Elisabeth lloró al escuchar esas palabras, tan alejadas de todo lo que había escuchado las semanas anteriores. François le había recitado multitud de poemas, de frases, de palabras, que pensaba que eran para ella, y sólo para ella. Pero el chico creaba, y había encontrado en aquella chiquilla inexperta a una admiradora que le idolatraba. Y él se había dejado querer, adorar, idolatrar. Hasta el último momento. Después, tiró un jarrón de agua fría a la cabeza de aquella ilusa, que volvió a su pueblo, atravesando el océano, con los ojos llenos de lágrimas, por culpa del primer amor.

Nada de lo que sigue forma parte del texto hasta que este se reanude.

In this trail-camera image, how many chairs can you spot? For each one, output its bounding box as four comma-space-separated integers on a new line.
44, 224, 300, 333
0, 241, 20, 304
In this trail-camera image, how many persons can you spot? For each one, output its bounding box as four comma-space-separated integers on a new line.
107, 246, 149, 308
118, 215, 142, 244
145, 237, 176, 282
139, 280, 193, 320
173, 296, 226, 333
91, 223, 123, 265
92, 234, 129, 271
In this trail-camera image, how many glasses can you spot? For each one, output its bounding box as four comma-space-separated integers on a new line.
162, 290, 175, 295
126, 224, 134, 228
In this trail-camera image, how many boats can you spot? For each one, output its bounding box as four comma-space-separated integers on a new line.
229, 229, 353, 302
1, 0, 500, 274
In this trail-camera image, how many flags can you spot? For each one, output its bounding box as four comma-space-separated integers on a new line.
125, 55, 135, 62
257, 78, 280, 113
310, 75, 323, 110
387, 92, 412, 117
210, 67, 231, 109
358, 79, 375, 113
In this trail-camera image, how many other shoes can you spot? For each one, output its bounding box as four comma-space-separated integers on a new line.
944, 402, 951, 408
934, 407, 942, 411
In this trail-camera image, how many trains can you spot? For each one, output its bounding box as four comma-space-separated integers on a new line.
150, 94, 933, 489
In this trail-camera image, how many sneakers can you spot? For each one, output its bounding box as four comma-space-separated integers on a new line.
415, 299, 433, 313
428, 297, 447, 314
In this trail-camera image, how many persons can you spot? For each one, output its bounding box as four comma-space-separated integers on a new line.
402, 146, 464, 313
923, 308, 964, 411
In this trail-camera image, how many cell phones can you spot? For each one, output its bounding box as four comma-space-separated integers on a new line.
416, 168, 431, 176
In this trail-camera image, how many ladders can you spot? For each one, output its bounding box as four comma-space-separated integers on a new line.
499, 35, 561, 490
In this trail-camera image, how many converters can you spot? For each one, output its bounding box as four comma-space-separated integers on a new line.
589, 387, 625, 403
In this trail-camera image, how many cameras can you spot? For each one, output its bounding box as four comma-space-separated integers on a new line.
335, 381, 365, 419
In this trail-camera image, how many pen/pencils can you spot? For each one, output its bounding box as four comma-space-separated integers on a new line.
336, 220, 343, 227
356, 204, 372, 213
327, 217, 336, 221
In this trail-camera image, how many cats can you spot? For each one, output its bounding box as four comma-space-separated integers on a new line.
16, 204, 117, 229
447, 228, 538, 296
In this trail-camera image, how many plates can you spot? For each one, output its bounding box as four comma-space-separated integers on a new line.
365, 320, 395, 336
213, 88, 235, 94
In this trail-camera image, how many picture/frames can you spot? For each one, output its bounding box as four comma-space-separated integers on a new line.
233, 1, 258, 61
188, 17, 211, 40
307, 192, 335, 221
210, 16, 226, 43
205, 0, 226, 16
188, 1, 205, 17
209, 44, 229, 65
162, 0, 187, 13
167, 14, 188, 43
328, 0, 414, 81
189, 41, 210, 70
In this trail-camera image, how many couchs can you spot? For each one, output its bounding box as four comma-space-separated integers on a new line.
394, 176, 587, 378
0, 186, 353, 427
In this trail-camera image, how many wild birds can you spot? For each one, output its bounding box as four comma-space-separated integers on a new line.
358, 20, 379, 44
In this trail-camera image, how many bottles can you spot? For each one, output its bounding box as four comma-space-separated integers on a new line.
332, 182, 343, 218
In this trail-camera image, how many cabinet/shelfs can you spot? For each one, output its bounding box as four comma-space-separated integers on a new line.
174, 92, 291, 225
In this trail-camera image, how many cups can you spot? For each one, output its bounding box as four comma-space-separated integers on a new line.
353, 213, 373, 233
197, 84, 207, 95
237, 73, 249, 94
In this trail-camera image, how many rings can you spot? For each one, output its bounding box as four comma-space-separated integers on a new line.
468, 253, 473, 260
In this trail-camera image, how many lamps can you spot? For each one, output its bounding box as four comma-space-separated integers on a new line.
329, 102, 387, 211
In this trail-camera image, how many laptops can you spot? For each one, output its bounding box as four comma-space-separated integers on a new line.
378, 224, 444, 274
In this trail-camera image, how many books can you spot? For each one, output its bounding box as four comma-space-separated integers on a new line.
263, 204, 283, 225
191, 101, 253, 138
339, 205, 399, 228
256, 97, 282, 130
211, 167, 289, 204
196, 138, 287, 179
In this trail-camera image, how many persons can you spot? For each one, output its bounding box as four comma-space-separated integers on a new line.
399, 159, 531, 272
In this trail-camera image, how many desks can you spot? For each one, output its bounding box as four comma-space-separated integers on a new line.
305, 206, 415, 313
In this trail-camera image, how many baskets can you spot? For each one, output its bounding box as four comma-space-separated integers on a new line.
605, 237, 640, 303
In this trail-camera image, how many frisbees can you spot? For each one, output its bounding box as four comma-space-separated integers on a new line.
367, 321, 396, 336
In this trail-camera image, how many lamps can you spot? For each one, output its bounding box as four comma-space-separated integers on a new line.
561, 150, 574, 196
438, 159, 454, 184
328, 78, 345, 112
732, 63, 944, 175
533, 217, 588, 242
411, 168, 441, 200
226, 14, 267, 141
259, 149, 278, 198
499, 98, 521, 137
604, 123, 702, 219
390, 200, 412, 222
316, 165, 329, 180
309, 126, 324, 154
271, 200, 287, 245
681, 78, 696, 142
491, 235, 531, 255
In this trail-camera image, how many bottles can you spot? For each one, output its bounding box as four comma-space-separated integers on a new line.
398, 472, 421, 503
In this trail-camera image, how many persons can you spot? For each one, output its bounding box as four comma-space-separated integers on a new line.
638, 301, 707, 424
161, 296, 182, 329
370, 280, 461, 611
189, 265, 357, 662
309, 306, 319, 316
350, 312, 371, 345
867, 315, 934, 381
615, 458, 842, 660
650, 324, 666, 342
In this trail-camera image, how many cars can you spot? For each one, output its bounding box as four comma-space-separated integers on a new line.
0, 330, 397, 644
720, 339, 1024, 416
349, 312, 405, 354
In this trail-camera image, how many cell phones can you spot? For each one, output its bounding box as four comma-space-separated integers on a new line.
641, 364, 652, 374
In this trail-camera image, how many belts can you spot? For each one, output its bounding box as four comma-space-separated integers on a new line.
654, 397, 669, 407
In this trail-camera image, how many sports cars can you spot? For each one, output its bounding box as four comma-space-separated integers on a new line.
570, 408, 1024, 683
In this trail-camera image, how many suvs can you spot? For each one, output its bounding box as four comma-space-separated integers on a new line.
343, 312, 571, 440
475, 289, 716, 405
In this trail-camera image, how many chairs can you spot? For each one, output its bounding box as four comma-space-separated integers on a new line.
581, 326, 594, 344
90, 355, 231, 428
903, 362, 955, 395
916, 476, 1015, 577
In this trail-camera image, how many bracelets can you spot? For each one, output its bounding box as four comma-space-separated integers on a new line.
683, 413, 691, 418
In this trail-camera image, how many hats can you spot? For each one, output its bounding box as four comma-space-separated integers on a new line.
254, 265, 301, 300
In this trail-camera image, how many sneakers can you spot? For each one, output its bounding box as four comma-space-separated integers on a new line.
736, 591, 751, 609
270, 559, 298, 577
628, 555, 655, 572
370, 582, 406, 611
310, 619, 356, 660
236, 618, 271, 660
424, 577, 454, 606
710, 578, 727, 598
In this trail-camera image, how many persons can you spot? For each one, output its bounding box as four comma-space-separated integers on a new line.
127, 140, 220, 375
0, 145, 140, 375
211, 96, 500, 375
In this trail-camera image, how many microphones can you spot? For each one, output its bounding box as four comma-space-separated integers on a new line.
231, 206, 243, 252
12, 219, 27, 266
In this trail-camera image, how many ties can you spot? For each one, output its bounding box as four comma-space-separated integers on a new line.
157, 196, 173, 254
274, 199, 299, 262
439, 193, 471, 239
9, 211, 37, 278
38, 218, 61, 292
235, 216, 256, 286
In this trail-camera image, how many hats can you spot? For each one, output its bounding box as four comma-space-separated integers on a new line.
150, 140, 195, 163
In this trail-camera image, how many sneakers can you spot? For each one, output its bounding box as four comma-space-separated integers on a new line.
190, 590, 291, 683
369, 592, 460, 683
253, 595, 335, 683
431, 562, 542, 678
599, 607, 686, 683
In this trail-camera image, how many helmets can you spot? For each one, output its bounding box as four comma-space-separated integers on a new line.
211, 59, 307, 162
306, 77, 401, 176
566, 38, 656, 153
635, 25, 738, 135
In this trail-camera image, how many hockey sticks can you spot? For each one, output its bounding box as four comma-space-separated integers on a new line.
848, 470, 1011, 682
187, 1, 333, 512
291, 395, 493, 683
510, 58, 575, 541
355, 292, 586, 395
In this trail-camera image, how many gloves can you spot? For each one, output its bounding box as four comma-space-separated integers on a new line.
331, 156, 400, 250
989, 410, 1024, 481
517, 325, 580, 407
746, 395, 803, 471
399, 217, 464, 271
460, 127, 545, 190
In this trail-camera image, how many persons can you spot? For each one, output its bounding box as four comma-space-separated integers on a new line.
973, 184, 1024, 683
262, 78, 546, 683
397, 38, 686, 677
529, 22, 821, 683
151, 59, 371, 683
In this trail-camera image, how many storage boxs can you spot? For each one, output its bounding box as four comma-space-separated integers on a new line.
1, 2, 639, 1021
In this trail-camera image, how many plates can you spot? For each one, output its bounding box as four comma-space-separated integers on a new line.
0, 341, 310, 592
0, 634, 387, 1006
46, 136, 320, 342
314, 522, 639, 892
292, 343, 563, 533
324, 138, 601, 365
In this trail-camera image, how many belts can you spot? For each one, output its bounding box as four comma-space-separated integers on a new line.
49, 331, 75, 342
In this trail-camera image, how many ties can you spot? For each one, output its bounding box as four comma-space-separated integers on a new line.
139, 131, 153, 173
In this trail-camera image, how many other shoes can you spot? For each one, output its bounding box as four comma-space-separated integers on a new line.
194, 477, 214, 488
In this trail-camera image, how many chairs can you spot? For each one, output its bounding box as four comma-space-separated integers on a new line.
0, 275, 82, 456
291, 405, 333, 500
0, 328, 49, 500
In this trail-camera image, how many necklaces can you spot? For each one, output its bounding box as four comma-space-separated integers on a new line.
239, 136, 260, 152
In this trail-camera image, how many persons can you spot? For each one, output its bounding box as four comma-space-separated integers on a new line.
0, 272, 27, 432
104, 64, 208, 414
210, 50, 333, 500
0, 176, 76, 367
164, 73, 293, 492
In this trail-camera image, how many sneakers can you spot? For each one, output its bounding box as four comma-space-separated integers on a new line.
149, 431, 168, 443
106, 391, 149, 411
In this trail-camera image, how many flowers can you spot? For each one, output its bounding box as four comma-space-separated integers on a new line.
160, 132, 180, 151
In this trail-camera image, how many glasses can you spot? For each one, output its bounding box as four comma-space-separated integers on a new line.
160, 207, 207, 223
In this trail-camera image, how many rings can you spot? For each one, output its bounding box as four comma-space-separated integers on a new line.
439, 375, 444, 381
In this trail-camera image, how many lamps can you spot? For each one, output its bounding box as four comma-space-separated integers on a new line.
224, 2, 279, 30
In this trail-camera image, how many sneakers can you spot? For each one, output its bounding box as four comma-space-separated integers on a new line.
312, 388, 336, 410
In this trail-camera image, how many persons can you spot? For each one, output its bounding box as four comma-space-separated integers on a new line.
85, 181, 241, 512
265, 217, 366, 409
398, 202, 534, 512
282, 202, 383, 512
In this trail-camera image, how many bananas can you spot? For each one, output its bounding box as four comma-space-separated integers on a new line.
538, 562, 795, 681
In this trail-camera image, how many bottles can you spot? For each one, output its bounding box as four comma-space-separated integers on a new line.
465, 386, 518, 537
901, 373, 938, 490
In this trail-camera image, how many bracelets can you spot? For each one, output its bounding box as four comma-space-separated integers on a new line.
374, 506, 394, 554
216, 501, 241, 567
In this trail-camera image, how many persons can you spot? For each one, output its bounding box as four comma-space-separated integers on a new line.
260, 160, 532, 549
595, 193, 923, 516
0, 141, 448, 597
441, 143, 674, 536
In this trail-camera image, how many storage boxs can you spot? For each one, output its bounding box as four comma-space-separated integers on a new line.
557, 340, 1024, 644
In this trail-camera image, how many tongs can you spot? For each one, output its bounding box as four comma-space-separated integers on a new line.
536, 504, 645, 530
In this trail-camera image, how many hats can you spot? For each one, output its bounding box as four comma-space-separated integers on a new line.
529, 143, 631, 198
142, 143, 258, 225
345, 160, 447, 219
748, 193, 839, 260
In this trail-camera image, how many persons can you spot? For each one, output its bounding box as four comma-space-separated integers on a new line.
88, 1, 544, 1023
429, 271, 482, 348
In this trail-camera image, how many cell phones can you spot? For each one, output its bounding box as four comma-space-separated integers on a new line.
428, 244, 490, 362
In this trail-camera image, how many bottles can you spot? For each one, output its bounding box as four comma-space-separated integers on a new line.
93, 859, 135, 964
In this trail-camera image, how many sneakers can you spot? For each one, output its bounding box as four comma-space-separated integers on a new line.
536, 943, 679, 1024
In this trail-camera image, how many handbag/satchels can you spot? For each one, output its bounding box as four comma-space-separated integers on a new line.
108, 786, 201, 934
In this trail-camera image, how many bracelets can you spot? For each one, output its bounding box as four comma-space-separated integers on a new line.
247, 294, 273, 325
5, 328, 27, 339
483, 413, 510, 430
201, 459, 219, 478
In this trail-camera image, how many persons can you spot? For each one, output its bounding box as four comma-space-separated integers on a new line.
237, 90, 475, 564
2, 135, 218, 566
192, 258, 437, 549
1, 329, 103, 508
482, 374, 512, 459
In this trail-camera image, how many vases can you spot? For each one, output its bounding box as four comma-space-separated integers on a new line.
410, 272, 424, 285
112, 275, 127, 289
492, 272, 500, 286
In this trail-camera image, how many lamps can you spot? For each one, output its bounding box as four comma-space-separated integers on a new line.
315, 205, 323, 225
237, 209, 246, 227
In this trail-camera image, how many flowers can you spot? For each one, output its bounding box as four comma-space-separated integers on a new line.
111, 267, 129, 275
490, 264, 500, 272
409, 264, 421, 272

Gracias a la correspondencia que durante los años siguientes Elisabeth mantuvo con Marguerite, la primera pudo saber que François estaba consiguiendo cierto renombre como poeta, y que se había trasladado a París. Allí se hizo más famoso, y publicó una decena de libros de poemas.

Veinte años después de aquel verano en la Provenza, Elisabeth recibió un paquete. Cuando lo abrió, vio que era uno de los libros de poemas de François Gibert, con una dedicatoria:

«Pour toi, mon amour.

F.»

Y ella, que se había casado con Bob porque sabía que no le lastimaría el corazón; ella, que era profesora de francés en una escuela secundaria en Chicago; ella, que tenía una hija perfecta; ella, que tenía toda la vida controlada, tomó un avión para encontrarse con François, en Paris. Para volver a recibir otra puñalada en el corazón. Él le dijo que aquella dedicatoria la escribía en todos sus libros, y que era su madre, la que le había dicho que le enviara uno de sus libros.

Y el amor se acabó. Las pequeñas chispas del primer amor se acabaron. No quedaron ni las cenizas. Y Elisabeth se volvió de piedra. Piedra maciza. Piedra fuerte.

A veces, unas margaritas preciosas le devuelven la sonrisa, y crean pequeñas grietas en aquella piedra que es su corazón. Y, cuando Elisabeth tiene entre sus manos el libro de François, aún puede sentir como el corazón late, de amor, de pena, de rabia. Del primer amor no correspondido, que impidió que entrase ningún otro.